E18 theme: RE-SOURCING
The fragility of the Earth's ecosystem and social crises lead to the imagination of alternative practices to harmful extraction of resources, overconsumption and pollution of living milieus. Regenerating projects embracing nature and culture are to be though and implemented. It is about weaving synergies between biogeophysical data with socio-spatial justice and health ones. Three main directions for designing forms of resilience and resourcing of inhabited milieus make possible to reactivate other forms of dynamics and narratives around the ecologies of living and caring.
1 - Re-sourcing through natural elements / risks
The natural and vital elements of water, air, earth and fire are today linked to risks and disasters which affect places, and the entire ecosystem of milieus from the moment that are triggered cataclysms, resulting from deleterious developments. In order to enable a new alliance with inhabited milieus, it is time to rethink these vital elements, by finding logics of adaptation with the built environment, and by combining them together in projects.
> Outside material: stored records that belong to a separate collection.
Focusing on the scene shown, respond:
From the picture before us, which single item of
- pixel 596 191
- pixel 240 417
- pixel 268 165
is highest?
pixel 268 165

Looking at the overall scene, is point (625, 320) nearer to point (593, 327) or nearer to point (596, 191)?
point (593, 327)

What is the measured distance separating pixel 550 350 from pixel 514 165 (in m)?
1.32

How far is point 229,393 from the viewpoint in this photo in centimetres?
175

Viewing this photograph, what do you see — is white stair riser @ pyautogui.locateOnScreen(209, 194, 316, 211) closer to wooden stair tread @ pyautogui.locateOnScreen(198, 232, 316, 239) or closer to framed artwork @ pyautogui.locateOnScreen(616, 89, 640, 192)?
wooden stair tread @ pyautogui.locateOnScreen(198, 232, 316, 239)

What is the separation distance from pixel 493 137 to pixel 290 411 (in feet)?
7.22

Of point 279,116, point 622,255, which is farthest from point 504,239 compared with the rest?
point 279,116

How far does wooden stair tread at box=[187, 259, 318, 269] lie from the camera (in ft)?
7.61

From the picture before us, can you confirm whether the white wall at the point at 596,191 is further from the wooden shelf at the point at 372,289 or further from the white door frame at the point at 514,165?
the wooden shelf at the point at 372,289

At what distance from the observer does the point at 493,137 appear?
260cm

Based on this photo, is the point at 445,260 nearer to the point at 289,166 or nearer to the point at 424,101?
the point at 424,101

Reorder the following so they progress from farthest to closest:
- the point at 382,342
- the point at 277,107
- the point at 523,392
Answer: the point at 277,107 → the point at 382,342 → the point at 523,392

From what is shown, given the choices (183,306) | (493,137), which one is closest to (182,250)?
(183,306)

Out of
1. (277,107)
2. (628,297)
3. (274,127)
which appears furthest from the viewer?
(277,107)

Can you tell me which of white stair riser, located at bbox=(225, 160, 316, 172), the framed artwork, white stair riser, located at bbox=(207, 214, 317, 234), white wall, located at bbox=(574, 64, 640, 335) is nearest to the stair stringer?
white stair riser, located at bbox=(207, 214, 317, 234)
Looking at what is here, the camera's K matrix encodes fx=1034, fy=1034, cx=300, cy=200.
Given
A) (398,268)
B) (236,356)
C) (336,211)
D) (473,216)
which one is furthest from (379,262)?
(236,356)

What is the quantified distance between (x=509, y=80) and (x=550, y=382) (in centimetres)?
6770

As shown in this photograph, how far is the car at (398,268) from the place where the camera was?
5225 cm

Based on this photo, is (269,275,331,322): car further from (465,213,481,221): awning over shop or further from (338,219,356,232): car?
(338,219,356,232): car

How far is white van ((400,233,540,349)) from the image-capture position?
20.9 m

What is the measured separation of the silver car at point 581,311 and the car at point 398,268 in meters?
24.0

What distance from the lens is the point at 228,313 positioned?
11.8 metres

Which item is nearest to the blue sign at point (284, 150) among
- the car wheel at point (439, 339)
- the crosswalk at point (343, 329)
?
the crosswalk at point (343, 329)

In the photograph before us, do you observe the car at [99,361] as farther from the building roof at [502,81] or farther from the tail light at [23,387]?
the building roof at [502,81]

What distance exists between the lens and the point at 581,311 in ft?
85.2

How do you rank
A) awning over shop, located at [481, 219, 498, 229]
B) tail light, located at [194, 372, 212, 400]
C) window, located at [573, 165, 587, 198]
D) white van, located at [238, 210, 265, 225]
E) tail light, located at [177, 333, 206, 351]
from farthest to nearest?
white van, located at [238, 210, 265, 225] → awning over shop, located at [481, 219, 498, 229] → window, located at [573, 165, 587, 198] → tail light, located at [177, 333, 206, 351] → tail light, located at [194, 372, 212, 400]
2 - Re-sourcing through ways of life and inclusivity
The reconsideration of living conditions also requires sustained attention to changes in lifestyles in a hyper-connected digital world. Arrangements capable of simultaneously preserving intimacy, commonality and solidarity are at stake, correlated with bioclimatic and permacultural strategies in which humans and non-humans can cooperate.
3 - Re-sourcing through materiality
The already built now constituting a phenomenal source of materials, it is important to design devices for transforming existing buildings driven by the strategy of the 3 R’s (Reduce, Reuse, Recycle): Reduce new construction. Reuse in the sense of reusing already constructed spaces and materials. Recycle by using bio-geo sourced materials (earth, stone, fiber), anticipating deconstruction and becoming local again (mobilizing know-how and materials present on the sites).
This is to promote the preservation of natural resources.Each site will be presented at two scales:
— The territorial scale of the “reflection site” (red limit) which will reveal the geographical and ecological elements (topography, geology, natural elements, etc.), the logic of mobility and large-scale lifestyles –using maximum mapping– and which impact the project site today and, potentially, in the future.
— The proximity scale, that of the “project site”, where the existing situation (physical space, nature, lifestyles) and the city’s intentions for its development in the future will be presented in a clear and precise manner.
Questions to the competitors
The challenge for competitors, in their project-processes, will be to converge the three types of resources because it is their intersection which will generate a promising spectrum of resilient projects in the face of the scarcity of resources and the vulnerability of sites.
The questions asked are:
.What are the new ways of designing to adapt to climate change: rising water levels, air pollution, drought, etc.?
.How to introduce into projects the regeneration and remediation of soils making them more porous and alive, increasing the biodiversity in the built spaces, in order to make them more livable?
.How can we imagine new dynamic and productive use scenarios to revitalize communities of humans and other than humans?
.How can we invent a new materiality of the spaces that can result from the use of bio- materials originating mainly from local resources and falling within the logic of a circular economy?
.How can we hybridize inside the teams the different skills necessary for these projects which combine the consideration of natural elements, new lifestyles and the use of bio- materials?
.Which scales should be mixed to make the proposed answers relevant? Can a project on a proximity site be combined with reflection on the larger scale of the territory? Should an urban project also be available on a proximity scale to illustrate its impact?